◆ Directive a
In the superconductivity passage, what prevents superconducting states from occurring in silver and gold?
------------
Here, we interpret this to mean that the normal-state band gap becomes zero in BCS superconductors and the Bose–Einstein condensation of the superconducting electrons is proportional to the virtual energy band gap that remains with normal electrons.

3. Results and Discussions

3.1. Criterion on Occurrence of Superconductivity

Let us consider the criterion on the occurrence of superconductivity in good metals.

At T = 0 K, the number of electrons across the Fermi energy [2] is given by

$$2N(0) \hslash \omega \exp [-\frac{1}{N(0)\left|V\right|}]$$

(9)

and the band gap at T = 0 K from Equation (6) is given as

$$\hslash \omega \sinh [\frac{1}{N(0)\left|V\right|}]$$

(10)

and then the occurrence condition is obtained as

$$\begin{array}{l}\exp [-\frac{1}{N(0)\left|V\right|}]=\sinh [\frac{1}{N(0)\left|V\right|}]\\ \Rightarrow \frac{1}{2}\ln 3=\frac{1}{N(0)\left|V\right|}\end{array}$$

(11)

In silver and gold, good metals, the resultant attractive electron–electron interaction can be too strong to cover the bandgap, which is transformed into the condensation coverage at low temperatures, so no superconducting states occur. This fact contradicts the conventional belief that in good metals, the resultant electron–electron interactions may be repulsive or timidly attractive.

Now, we calculate the heat capacity for interacting electrons in silver (Ag).
------------
◆ Directive b
Reproduce the full listing below word for word.

(Entries drawn from a collection)
------------
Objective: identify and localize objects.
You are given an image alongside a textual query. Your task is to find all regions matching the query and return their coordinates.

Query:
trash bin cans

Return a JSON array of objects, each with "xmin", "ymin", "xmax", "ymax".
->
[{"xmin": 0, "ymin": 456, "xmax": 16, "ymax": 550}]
------------
◆ Problem solution a
The resultant attractive electron–electron interaction can be too strong to cover the band gap.

◆ Problem solution b
Objective: identify and localize objects.
You are given an image alongside a textual query. Your task is to find all regions matching the query and return their coordinates.

Query:
trash bin cans

Return a JSON array of objects, each with "xmin", "ymin", "xmax", "ymax".
->
[{"xmin": 0, "ymin": 456, "xmax": 16, "ymax": 550}]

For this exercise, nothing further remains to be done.